— 原文 —
<<<<
初めて足を運んだのは社会人なりたての頃。
もちろん寿司を食う金銭的余裕などなかった時代だから
上司か誰かの奢りだったのだろう。
「寿司」を「カウンター」で「嗜む」という
非日常の三連発にえらく舞い上がってしまった記憶がある。

それから四半世紀、その寿司屋に通った。
一人で。友人と。社員らと。
田舎から出てきた母親を連れて行ったこともあった。
気風のいい大将が握る寿司はネタが大ぶりで実に旨かった。
極めつけは穴子だ。
香ばしい穴子にひと塗りする甘ダレの味わいが絶妙で、
社員や母親がうまいうまいと云ってくれるのも、なんだか嬉しかった。

その穴子に、赤身、ヒラメ、鯖。
自分が注文するのは毎度毎度同じネタだった。
そのオーダーを大将は「毎度毎度、変わんないねぇ」と、
毎度毎度の半笑い顔を浮かべながら、手早く応じてくれた。
酒もよく呑んだ。
冷酒のラベルには店の名前を印刷してあった。
「中味は千歳鶴だけどな」
大将が照れながら言い訳したこともあった。
>>>>
— 提供データ —
<<<<
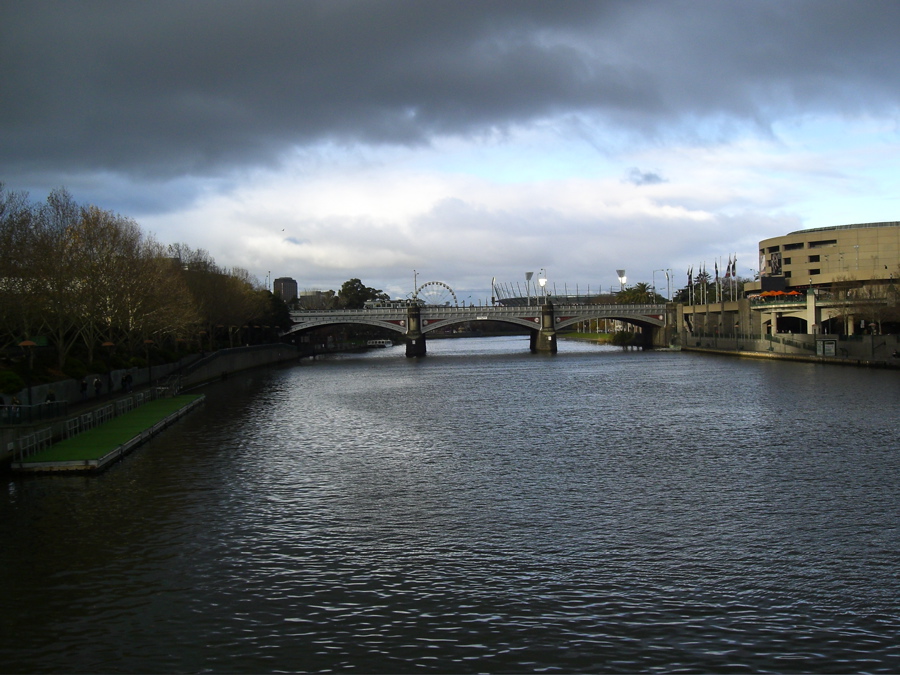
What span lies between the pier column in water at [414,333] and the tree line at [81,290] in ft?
>>>>
— 問題 1 —
寿司屋の思い出を綴った文章によると、店の名前を印刷した冷酒の中味は何という酒か。
— 問題 2 —
寿司屋の思い出を綴った文章を、最後の文の後から続けて書くこと。

— 解答 1 —
千歳鶴。

— 解答 2 —
暇な時は二人で新聞を回し読みしながら
週末の競馬の予想をした。
大将の予想が当たることはほとんどなかったけれど
騎手をまるで旧知の友のように名指しする粋な口ぶりや
人柄そのままの潔い買い目が心地よくて、
握りの手が止まるのを見計らっては
「今週のメイン、なに買うの」と、
カウンター越しに切り出したりした。
ただ大将の奥さんがいるときは、競馬の話はご法度だった。
「先週もしこたまやられちゃってさ」
奥さんの方を盗み見しながら
ペロリと舌を出す仕草が何とも微笑ましかった。


ただの酒場といえばそれまでだ。
時間がたてば大将の記憶も薄れるのだろう。
でも今は、
しばらくの間は、
かけがえのない安息の在処を失った
飲兵衛のセンチメンタルを噛み締めようかと、思ったりするのだ。

...わーん。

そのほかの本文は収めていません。